The goal of the BioPontis Alliance is to identify promising early-stage product opportunities and use a preferred network of CROs and research companies to apply appropriate expertise to develop these opportunities enough to attract pharmaceutical companies as licensing partners. Under BioPontis Alliance's agreement with AMRI, AMRI will provide its services in small-molecule discovery, development, and manufacturing in support of BioPontis' drug-discovery research programs and need for proof-of-concept data that is required for pharmaceutical-company licensing.

In September 2011, the regenerative-medicine company Mesoblast and Lonza entered into a strategic alliance for clinical and long-term commercial production of Mesoblast's off-the-shelf (allogeneic) adult stem-cell products. The alliance provides Mesoblast with certainty of capacity to meet long-term global supply of its proprietary Mesenchymal Precursor Cell (MPC) products. Under the agreement, Lonza will supply Mesoblast's clinical and long-term commercial MPC product needs globally. Mesoblast can trigger a process requiring Lonza to construct a purpose-built manufacturing facility exclusively for Mesoblast's marketed products. In return, Mesoblast will purchase agreed quantities of marketed products from the facility. Mesoblast can exercise its right to buy out this manufacturing facility at a pre-agreed purchase price two years after the facility receives regulatory approval. Mesoblast will have exclusive access to Lonza's cell-therapy facilities in Singapore for the manufacture of allogeneic cell-therapy products, subject to certain exceptions. Lonza will use its proprietary intellectual property to facilitate reductions in Mesoblast's manufacturing costs and help enable development of enhanced second-generation products.
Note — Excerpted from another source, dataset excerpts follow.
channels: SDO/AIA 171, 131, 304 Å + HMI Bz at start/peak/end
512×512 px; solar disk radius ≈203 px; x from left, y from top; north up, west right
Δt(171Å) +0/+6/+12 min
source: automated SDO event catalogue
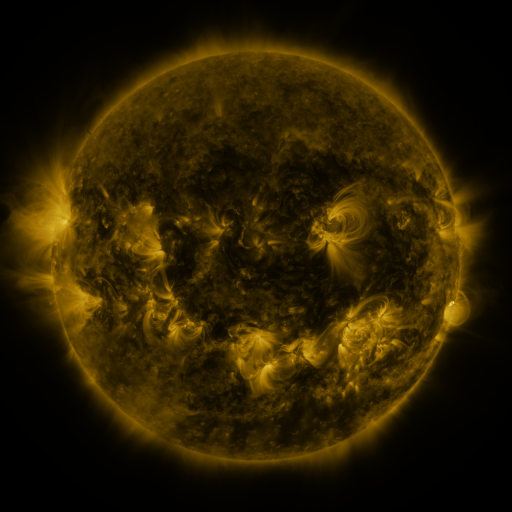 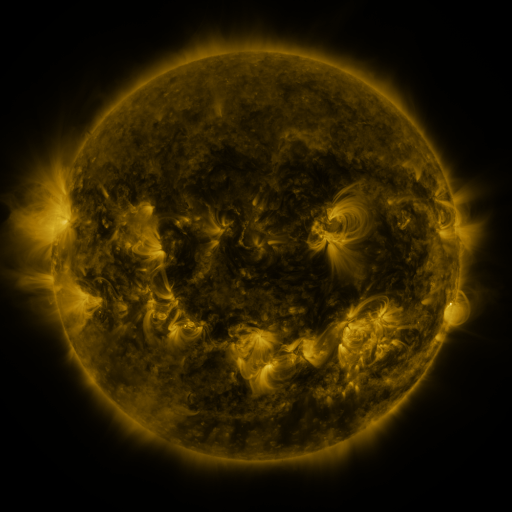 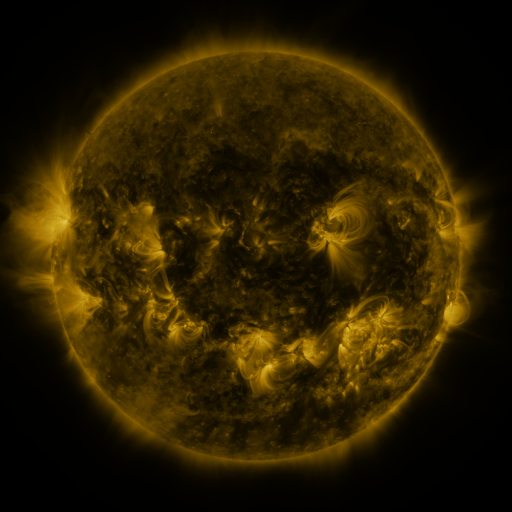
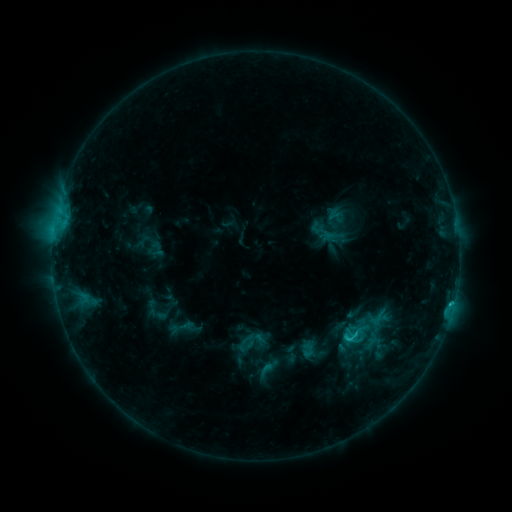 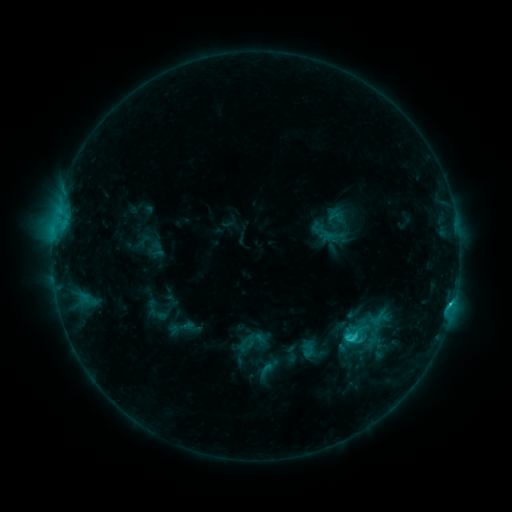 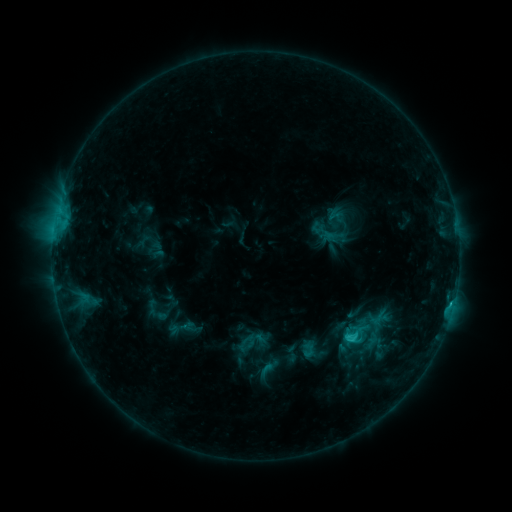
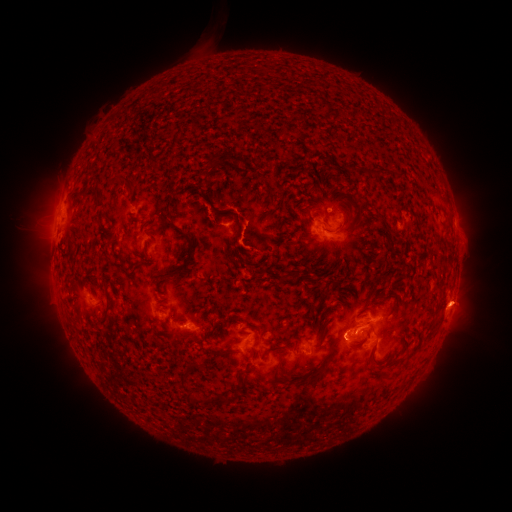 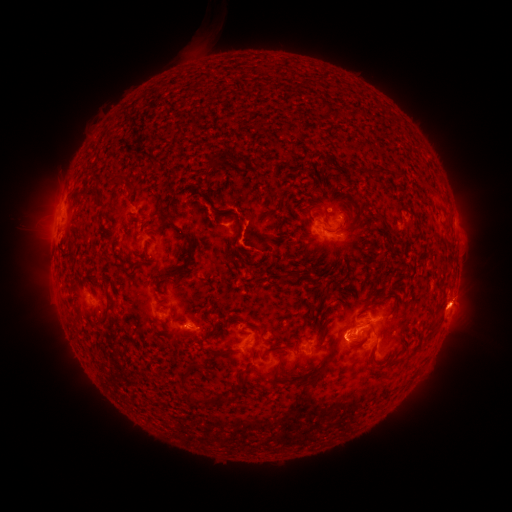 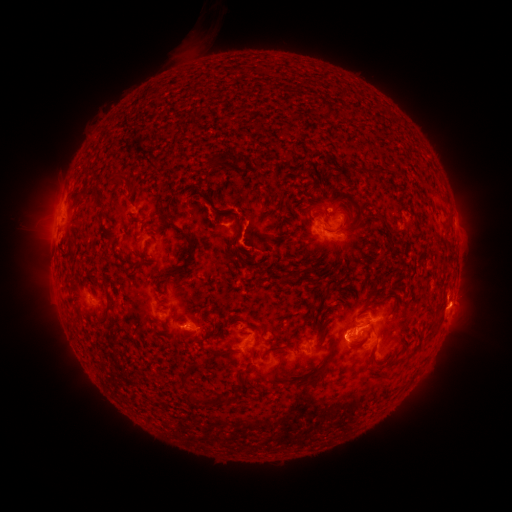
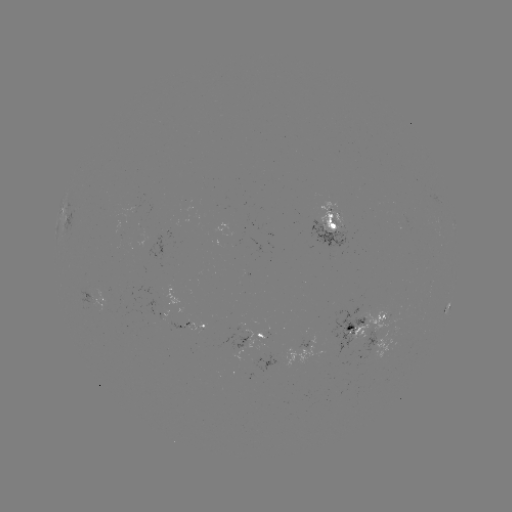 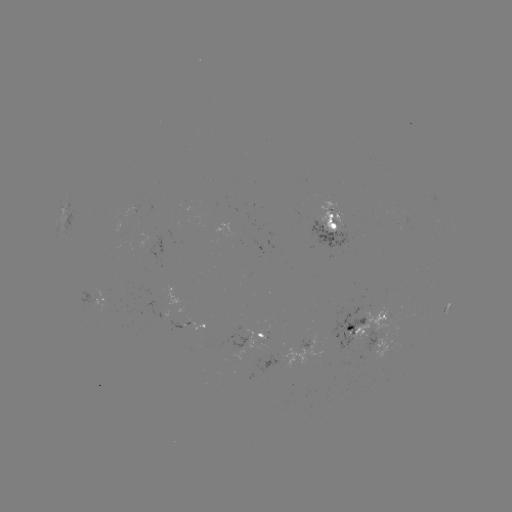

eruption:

Although not strictly a preferred-provider relationship, contract service providers also may partner in highly strategic ways to expand their range of capabilites. For example, the CMO Kemwell partnered with the contract services business of Boehringer Ingelheim in 2009 for building a biopharmaceutical manufacturing plant in Bangalore, India. The 15,000-m2 facility was designed for process development, production, purification, and formulation of biologics for early-phase preclinical and clinical studies. The facility consists of a cGMP drug-substance manufacturing facility and a sterile fill–finish facility for drug products with a floor for process-development laboratories to support production of protein therapeutics from mammalian-cell culture or microbial fermentation. Boehringer Ingelheim is contributing cell-line development with its BI Hex technology platform and preferred access to its large-scale commercial production facilities in Europe.

Reference

1. I. Read, presentation at the JP Morgan Healthcare Conference 2012 (San Francisco, Jan. 10, 2012), www.pfizer.com/files/investors/presentations/jp_morgan_transcript_011012.pdf, accessed Jan. 20, 2012.